Para José Mourinho, el fútbol no es una profesión de la que necesite desconectar. Es el lugar donde encuentra sentido, emoción y ambición. Mientras otros entrenadores buscan una pausa después de años sometidos a presión, el portugués rechaza esa posibilidad. Ni siquiera contempla alejarse voluntariamente de los banquillos.
Así lo explica en The Special One, el documental de Netflix dedicado a su trayectoria.
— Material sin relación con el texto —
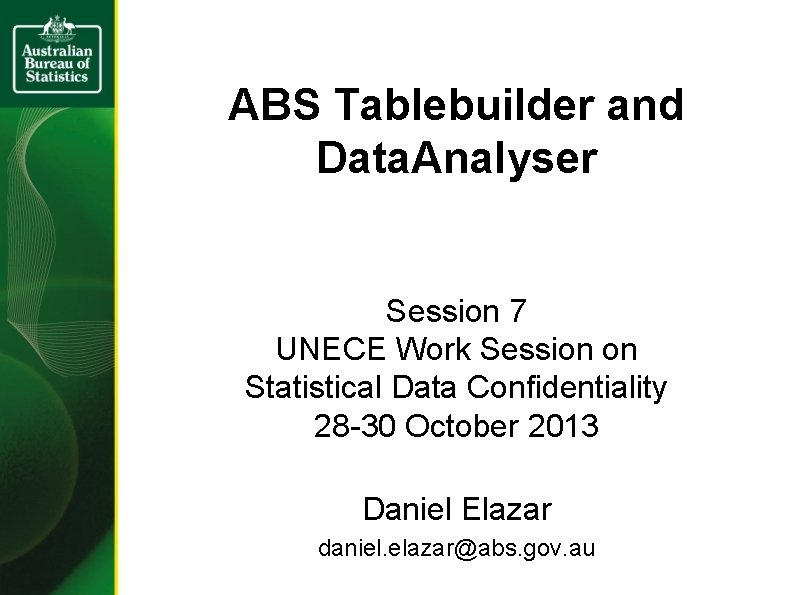 ABS Tablebuilder and Data. Analyser Session 7 UNECE Work Session on Statistical Data Confidentiality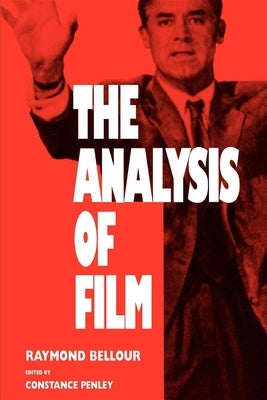 The Analysis of Film by Bellour, Raymond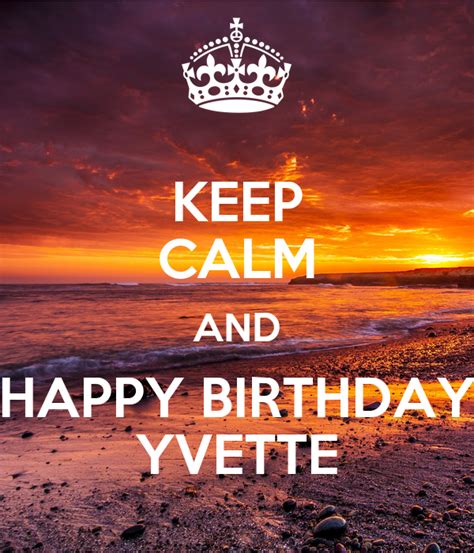 Keep Calm And Happy Birthday Yvette Poster Adam Keep
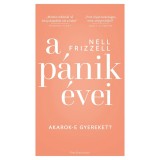 A p&aacute;nik &eacute;vei - Akarok-e gyereket? - Nell Frizzell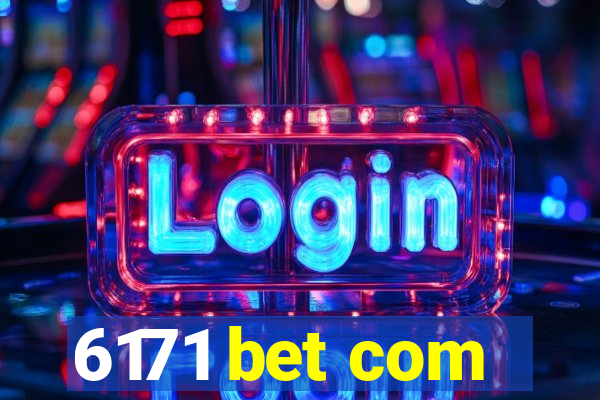 6171 bet com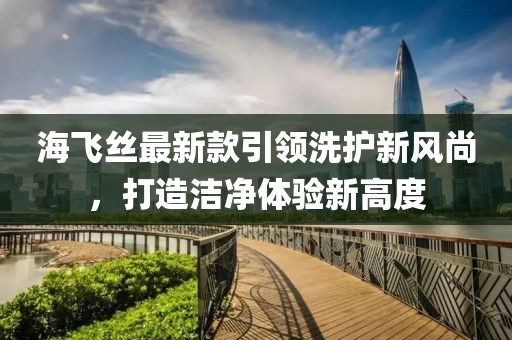 海飞丝最新款引领洗护新风尚，打造洁净体验新高度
Mourinho habla sobre su futuro y reconoce que no imagina el momento de retirarse. Se concede diez años, aunque deja abierta la posibilidad de continuar más tiempo. Su deseo de competir permanece intacto.
José Mourinho, en boca de todos por su nuevo documental en Netflix
“Quiero ganar más títulos”, afirma. No se conforma con repetir experiencias conocidas. También quiere triunfar en lugares donde nunca ha trabajado. Al mismo tiempo, le atrae regresar a escenarios en los que ya consiguió éxitos. Su motivación no depende de ampliar el palmarés. Necesita sentir la tensión de cada desafío.
El entrenador define los estadios como su entorno natural. “Mi mundo es entrar a un estadio de fútbol con 50.000 o 90.000 aficionados”, explica. Recuerda haber dirigido ante 100.000 espectadores. Esa energía resulta difícil de sustituir. Cuando el fútbol desaparece de su rutina, siente que le falta algo.
Mensaje a Pep Guardiola
Mourinho evita describir esa relación como una obsesión. A su juicio, alcanzar cierto nivel genera el deseo de permanecer allí para siempre. La competición, los vestuarios y la presión forman parte de su identidad. No los considera cargas de las que deba recuperarse, sino estímulos para continuar activo.
Esta filosofía contrasta con la decisión de Pep Guardiola cuando abandonó el Barcelona. El catalán permaneció un año alejado de los banquillos antes de incorporarse al Bayern de Múnich en 2013. Mourinho y Guardiola protagonizaron enfrentamientos durante sus etapas en el Real Madrid y el conjunto azulgrana. Aquella rivalidad rodea cualquier comparación entre ambos.
El portugués no menciona el descanso con comprensión. Su valoración es rotunda. “Algunos tipos necesitan un año sabático, algo que odio”, señala en el documental. Incluso rechaza la expresión. Para él, detenerse después de una etapa exigente no representa recuperación ni reflexión. Lo interpreta como una señal de fragilidad.
“Para mí, un año sabático significa debilidad”, añade. La frase resume una mentalidad construida alrededor de la resistencia. Mourinho siempre ha proyectado la imagen de un entrenador preparado para soportar conflictos, derrotas y críticas. Parar implicaría reconocer un desgaste que no quiere aceptar, aunque otros profesionales entiendan el descanso de manera diferente. Su conclusión lleva esa idea al extremo. “Nunca necesito descansar. Descansaré cuando me muera”, sentencia.